Texto fuente ::
*****

A mediados de la semana pasada, con la atención de los medios nacionales puesta en las llamas que destruyeron al Baby’O en Acapulco, empezó a circular un video de una ejecución masiva, presuntamente cometida en los alrededores de Iguala.

Las imágenes son atroces. Muestran el interrogatorio, tortura, mutilación y asesinato de una veintena de personas. Los hombres encapuchados que los tienen cautivos se identifican como “gente de la sierra” y presuntamente pertenecerían a un grupo armado conocido como los Tlacos (por su origen en el poblado de Tlacotepec, ubicado en el municipio de Heliodoro Castillo).

En medio de bestiales amenazas y tormentos, las víctimas afirman pertenecer a La Bandera, una supuesta célula de los Guerreros Unidos, el grupo armado que habría estado vinculado a la desaparición de los 43 estudiantes de Ayotzinapa en 2014. Con la información disponible, es imposible saber si decían la verdad o solo lo que querían escuchar los asesinos.

Este video es un recordatorio brutal de la persistencia de la violencia en Guerrero.

Hasta mediados de la década pasada, ese estado sureño había sido uno de los nodos centrales de la epidemia de homicidios en México. Entre 2009 y 2017, ocupó sin falta el primer o segundo lugar entre las entidades federativas por tasa de homicidio.

Pero a partir de 2018, la situación dio un vuelco. El número de asesinatos empezó a disminuir de manera sostenida en Guerrero. Para 2020, los homicidios habían disminuido 43% en términos absolutos con respecto al pico alcanzado en 2017. Por tasa de homicidio, el estado pasó del segundo al noveno lugar nacional en el mismo periodo.

*****

Material proporcionado ::
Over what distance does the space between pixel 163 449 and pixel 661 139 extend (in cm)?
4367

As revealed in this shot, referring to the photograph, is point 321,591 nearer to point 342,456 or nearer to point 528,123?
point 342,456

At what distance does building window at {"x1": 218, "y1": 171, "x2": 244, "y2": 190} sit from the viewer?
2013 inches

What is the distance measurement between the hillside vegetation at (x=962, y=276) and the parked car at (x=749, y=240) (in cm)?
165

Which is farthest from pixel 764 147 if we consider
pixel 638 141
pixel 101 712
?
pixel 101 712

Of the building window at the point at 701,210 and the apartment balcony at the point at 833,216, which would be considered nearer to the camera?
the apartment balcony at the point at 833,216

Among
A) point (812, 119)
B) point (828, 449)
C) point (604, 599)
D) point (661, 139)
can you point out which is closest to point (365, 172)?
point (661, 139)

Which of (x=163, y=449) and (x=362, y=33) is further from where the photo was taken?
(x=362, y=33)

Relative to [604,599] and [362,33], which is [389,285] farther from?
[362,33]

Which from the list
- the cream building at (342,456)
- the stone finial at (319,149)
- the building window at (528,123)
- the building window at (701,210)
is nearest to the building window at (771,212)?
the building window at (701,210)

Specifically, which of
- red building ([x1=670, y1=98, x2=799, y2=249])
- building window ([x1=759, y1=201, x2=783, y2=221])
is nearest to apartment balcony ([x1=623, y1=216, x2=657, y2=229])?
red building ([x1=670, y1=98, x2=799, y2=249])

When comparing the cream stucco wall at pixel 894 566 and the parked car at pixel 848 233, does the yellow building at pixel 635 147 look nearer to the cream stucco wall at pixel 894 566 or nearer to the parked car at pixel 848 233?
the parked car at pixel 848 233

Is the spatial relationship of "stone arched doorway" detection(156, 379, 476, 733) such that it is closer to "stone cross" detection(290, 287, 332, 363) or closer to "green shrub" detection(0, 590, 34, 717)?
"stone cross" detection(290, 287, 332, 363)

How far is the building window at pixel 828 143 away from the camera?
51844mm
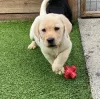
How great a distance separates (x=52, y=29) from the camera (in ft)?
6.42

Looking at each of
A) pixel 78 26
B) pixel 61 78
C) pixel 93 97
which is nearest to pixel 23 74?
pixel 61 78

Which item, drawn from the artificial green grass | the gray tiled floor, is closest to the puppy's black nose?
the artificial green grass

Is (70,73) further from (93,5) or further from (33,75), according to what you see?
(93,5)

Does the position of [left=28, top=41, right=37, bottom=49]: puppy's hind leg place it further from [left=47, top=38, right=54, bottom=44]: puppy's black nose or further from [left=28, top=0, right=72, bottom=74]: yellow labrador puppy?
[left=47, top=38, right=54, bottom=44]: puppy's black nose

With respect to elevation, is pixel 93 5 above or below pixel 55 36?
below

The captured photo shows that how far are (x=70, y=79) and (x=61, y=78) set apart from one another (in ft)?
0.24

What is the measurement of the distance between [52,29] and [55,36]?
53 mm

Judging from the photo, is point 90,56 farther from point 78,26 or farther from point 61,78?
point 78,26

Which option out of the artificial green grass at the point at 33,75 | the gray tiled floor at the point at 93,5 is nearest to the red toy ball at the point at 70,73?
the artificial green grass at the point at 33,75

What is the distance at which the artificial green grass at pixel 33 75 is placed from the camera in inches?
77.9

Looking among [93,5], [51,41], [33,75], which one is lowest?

*****

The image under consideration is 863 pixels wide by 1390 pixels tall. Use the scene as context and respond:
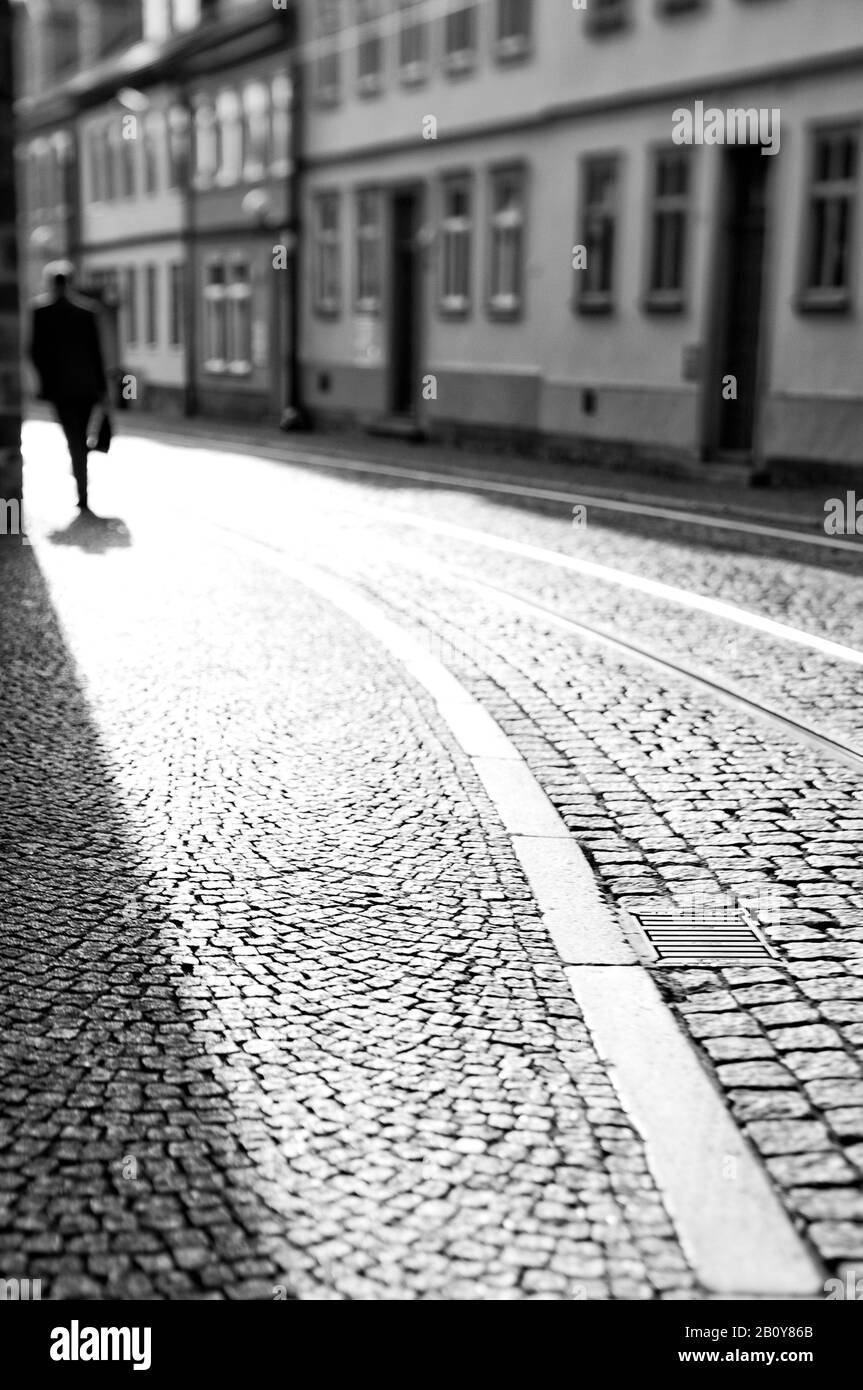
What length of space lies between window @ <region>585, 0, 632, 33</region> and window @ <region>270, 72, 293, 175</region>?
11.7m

*****

Actividad 1 :: Indica si cada afirmación concuerda con el texto fuente y cita las palabras que lo deciden: (a) La ejecución del video se habría cometido en los alrededores de Iguala. (b) Las víctimas se identifican como «gente de la sierra». (c) Entre 2009 y 2017, Guerrero ocupó siempre el primer o segundo lugar nacional por tasa de homicidio.
Actividad 2 :: Según el texto fuente, ¿cuánto habían disminuido los homicidios en Guerrero para 2020 con respecto al pico de 2017?
Actividad 3 :: Imprime el fragmento del texto fuente que comienza con "A mediados de la semana" y continúa hasta "de Heliodoro Castillo).".

Respuesta 1 ::
(a) Sí: «presuntamente cometida en los alrededores de Iguala».
(b) No: «Los hombres encapuchados que los tienen cautivos se identifican como “gente de la sierra”».
(c) Sí: «ocupó sin falta el primer o segundo lugar entre las entidades federativas por tasa de homicidio».

Respuesta 2 :: Un 43% en términos absolutos.

Respuesta 3 ::
A mediados de la semana pasada, con la atención de los medios nacionales puesta en las llamas que destruyeron al Baby’O en Acapulco, empezó a circular un video de una ejecución masiva, presuntamente cometida en los alrededores de Iguala.

Las imágenes son atroces. Muestran el interrogatorio, tortura, mutilación y asesinato de una veintena de personas. Los hombres encapuchados que los tienen cautivos se identifican como “gente de la sierra” y presuntamente pertenecerían a un grupo armado conocido como los Tlacos (por su origen en el poblado de Tlacotepec, ubicado en el municipio de Heliodoro Castillo).